Now my doubt: couldn't _vlachos_ originally indicate Greeks coming from the Rumanian region of Valachia/Valakia ?  Since Rumanian is a Romance language, it would indicate 'Latins' anyway. But since I do not know the etymology of the name Valachia, I suspect that it could originate from some ancient migrations of Gauls (Galats/Galatians?) towards South-Eastern Europe.  I am sure that you experts will find a solution to this riddle, and thank you in advance for your replies.


----------



## apmoy70

bearded man said:


> Hello everyone,
> A Greek friend mentioned that the word _vlachos_, used in Modern Greek to indicate those Greeks that speak a dialect of Latin origin, in his opinion might be related to the well-known adjective _welsh/welsch_ which in the Germanic languages designates native speakers of Celtic languages (or 'romanised' and formerly Celtic languages, like French).

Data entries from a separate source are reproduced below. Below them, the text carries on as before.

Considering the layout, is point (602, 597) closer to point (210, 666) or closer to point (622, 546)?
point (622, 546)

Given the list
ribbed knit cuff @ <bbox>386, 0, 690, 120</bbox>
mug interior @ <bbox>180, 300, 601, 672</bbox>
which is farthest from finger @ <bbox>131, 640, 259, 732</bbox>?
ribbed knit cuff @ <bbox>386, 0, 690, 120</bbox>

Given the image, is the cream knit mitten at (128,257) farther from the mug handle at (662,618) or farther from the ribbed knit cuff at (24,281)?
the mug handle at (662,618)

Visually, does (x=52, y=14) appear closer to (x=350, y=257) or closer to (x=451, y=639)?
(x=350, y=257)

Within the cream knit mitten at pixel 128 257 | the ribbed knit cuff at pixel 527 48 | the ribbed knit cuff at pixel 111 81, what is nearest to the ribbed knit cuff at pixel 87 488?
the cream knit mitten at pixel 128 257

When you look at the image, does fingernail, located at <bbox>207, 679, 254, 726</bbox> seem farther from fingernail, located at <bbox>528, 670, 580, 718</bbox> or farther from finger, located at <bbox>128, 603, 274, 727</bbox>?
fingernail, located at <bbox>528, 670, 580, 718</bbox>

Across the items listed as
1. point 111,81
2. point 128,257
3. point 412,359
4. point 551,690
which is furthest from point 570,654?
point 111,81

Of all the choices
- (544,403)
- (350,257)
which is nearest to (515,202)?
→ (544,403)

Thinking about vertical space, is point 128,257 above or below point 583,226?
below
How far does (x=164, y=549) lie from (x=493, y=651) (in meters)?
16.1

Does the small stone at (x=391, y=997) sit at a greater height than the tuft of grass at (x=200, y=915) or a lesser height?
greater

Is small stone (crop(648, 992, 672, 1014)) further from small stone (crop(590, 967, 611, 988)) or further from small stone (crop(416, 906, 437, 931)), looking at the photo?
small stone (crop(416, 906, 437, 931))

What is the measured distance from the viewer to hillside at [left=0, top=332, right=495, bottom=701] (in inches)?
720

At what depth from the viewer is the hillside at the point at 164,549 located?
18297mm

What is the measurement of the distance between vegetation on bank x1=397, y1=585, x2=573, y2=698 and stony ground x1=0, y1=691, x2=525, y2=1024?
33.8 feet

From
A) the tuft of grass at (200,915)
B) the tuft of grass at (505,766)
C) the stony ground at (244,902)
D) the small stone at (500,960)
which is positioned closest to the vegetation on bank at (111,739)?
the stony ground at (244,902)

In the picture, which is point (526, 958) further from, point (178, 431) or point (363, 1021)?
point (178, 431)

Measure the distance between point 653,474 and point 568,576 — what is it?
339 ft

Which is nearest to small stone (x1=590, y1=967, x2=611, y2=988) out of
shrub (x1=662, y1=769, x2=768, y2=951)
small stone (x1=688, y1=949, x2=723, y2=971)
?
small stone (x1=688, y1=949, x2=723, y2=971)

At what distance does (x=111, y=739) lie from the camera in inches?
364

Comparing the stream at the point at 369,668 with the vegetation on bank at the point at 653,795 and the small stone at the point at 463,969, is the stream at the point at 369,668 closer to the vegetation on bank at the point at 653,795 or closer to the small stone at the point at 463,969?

 Hi bm, the established theory -at least in Greece- is that they are the descendants of either Latinised Germanic tribesmen who settled into mountainous areas of Greece (mostly the Pindus mountain chain), or Latin speaking Daco-Thraco-Illyrians pushed southwards during the Slavic invasions in the middle ages, intermarrying with native populations.
The name *«Βλάχος»* ['vlaxos] (masc. nom. sing.)/ *«Βλάχοι»* ['vlaçi] (masc. nom. pl.) has been regarded as pejorative and described the coarse, primitive, loutish rural person (similar to the name Redneck in AmE) until fairly recently. The surname *«Βλάχος»* ['vlaxos] (masc. nom. sing.) is a common one. I'll leave the possible connection between Welsh-Vlach for someone more delved into historical linguistics. 


bearded man said:


> Now my doubt: couldn't _vlachos_ originally indicate Greeks coming from the Rumanian region of Valachia/Valakia ?  Since Rumanian is a Romance language, it would indicate 'Latins' anyway. But since I do not know the etymology of the name Valachia, I suspect that it could originate from some ancient migrations of Gauls (Galats/Galatians?) towards South-Eastern Europe.  I am sure that you experts will find a solution to this riddle, and thank you in advance for your replies.


 Historically speaking, Romania tried both in the inter-war period and during WWII to promote the Romanian identity of the Vlachs in the Balkans, by establishing schools, or sponsoring "Cultural Centres for promoting Romanian Awareness". In WWII and the axis occupation, Mussolini's Italy even formed a puppet state in occupied Greece, the Principality of Pindus which lasted for a couple of years but it faded away because it lacked support of the Vlach populace in the area.


----------



## berndf

bearded man said:


> But since I do not know the etymology of the name Valachia, I suspect that it could originate from some ancient migrations of Gauls (Galats/Galatians?) towards South-Eastern Europe.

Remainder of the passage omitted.